Understanding Kafka Connect
This page describes an overview of Kafka Connect.
Last updated
This page describes an overview of Kafka Connect.
Last updated
2024 © Lenses.io Ltd. Apache, Apache Kafka, Kafka and associated open source project names are trademarks of the Apache Software Foundation.
Kafka Connect uses Kafka Producer API and Kafka Consumer API to load data into Apache Kafka and output data from Kafka to another storage engine. A Connector is an instantiation of a connector plugin defined by a configuration file.
Kafka Connect is a plugin framework. It exposes APIs for developers to implement standard recipes (known as Connector Plugins) for exchanging data between Kafka and other data systems. It provides the runtime environment to execute the plugins in the form of Connect Clusters made up of Workers.

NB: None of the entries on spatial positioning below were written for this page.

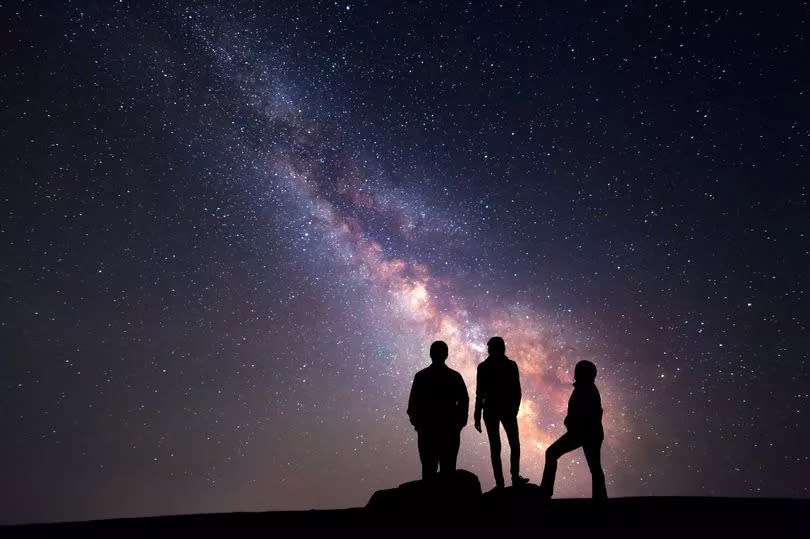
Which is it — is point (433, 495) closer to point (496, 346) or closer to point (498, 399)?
point (498, 399)

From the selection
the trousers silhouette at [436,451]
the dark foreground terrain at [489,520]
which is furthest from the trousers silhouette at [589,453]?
the trousers silhouette at [436,451]

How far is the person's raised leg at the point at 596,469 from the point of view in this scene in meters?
5.54

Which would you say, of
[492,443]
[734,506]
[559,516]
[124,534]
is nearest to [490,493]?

The fundamental building blocks of Connect Clusters are the Workers. Workers manage the plumbing required to interact with Kafka, which serves to coordinate workload. They also handle the management of connector plugins and the creation and supervision of their instances known as connector instances.
Connect Clusters can be configured either as a standalone cluster (consisting of one Worker) or distributed (consisting of many Workers, ideally on different machines). The benefit of the distributed mode is fault tolerance and load balancing of workload across machines.
A Connector Plugin is a concrete implementation of the Plugin APIs exposed by Connect for a specific third-party system, for example, S3. If a Connector Plugin is extracting data from a system and writing to Kafka it’s called a Source Plugin. If it ships data from Kafka to another system it’s called a Sink Plugin.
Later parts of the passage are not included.